The infamous Bermuda Triangle isn’t the only place in and around the United States where ships and aircraft mysteriously disappear. There is a place in Southern California’s Colorado Desert called the Salton Sea where aircraft have been disappearing for the last century and legend has it that an ancient Spanish galleon, filled with treasure, also has been seen there.

The really peculiar thing about the Salton Sea is that it is a manufactured lake, an area of desert that was flooded by accident, and it never dried up. It is a large but shallow body of saline water covering 362 square miles in the Salton Basin, east of San Diego and just north of the Mexican border. The community of Salton City, which once existed there, was flooded. The lake, which has an average depth of about 30 feet, shouldn’t be there. In fact it did not exist before 1905,

It was that year that an irrigation construction canal, designed to bring water from the Colorado River into San Francisco and other southern California cities, sprung a leak. The leak was big and because of financial problems, did not get repaired until 1907. By then the Salton Sea had been created in the basin, which lies 228 feet below sea level. The water has apparently been maintained by agricultural runoff, tropical storms or some other unknown source because after a century, the massive lake still exists. It just got salty.
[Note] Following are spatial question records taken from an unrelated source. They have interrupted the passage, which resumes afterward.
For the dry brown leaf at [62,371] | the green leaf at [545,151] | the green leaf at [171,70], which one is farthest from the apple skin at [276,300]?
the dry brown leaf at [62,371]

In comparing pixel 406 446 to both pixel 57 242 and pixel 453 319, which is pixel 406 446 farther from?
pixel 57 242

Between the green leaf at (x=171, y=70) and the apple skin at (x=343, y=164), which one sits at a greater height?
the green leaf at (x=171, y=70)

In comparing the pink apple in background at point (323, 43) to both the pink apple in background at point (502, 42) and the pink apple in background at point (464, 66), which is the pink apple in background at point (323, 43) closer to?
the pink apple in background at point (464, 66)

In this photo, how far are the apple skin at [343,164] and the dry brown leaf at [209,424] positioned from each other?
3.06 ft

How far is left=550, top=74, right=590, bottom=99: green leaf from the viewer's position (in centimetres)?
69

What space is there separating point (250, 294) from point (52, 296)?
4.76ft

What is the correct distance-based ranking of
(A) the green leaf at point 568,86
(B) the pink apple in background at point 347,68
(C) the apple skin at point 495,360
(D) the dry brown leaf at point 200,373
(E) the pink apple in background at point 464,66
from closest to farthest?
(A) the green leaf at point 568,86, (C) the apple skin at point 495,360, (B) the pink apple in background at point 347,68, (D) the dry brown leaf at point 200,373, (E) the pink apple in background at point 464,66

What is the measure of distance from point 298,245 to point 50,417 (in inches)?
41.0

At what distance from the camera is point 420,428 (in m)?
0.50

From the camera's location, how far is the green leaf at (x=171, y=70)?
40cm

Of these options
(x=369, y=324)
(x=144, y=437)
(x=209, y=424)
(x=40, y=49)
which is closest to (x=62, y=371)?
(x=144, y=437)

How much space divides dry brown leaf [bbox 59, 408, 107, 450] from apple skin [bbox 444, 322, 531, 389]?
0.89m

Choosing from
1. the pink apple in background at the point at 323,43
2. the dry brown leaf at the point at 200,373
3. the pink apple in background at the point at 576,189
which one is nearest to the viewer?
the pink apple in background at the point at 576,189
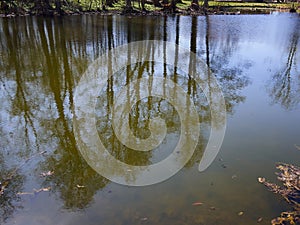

In fact, the water in the Salton Sea is said to be about 30 percent saltier than the Pacific Ocean.

Before the basin was flooded, there were stories about an ancient ship sitting partly buried in the shifting sands. The stories became legend after Tiburcio Manquerna, a mule driver, claimed to come upon a cache of pearls in 1774, and a prospector named Charley Clusker claimed to have discovered a Spanish Galleon just sitting in the desert in 1870. Both men returned to the area with plans to search for treasure, but never found the pearls or the ship.

How could a ship have gotten to such a barren place in the California desert?

Geologists say that the Salton Sea is not the first body of water to exist on that site. Back in about the Sixteenth Century, when Spanish Galleons were sailing the high seas, the basin was not only flooded, but it was linked to the open sea via the Gulf of California. It was known to the natives then as Lake Cahuilla. Thus it was possible for a ship to have sailed into the lake from the sea and perhaps gotten stranded there. The myth of a lost Spanish Galleon may have some credibility.

But that does not explain what has happened in more recent times since the Salton Sea has been created. And it does not explain what happened to Lake Cahuilla.

During World War II, military bases were constructed in the area around the Salton Sea. The lake also attracted private development so homes and even towns appeared. Private yachts and other vessels sailed the lake. And military aircraft flew over it. And the mystery is, many of them disappeared without a trace.

It is said that more than three dozen men and their planes were lost. Navy records show that four Wildcats, two Corsairs, two Hellcats, four patrol planes, two Helldivers and ten Avengers disappeared somewhere over that 35-mile-wide body of water. The wreckage of the planes or the private boats that disappeared in the lake has never been found.

The old military bases have since been left abandoned, as are many of the resort homes and structures erected along the water’s edge. The bones of dead fish and birds line what would normally be the beaches. The Salton Sea is truly an eerie place where myths and legends abound.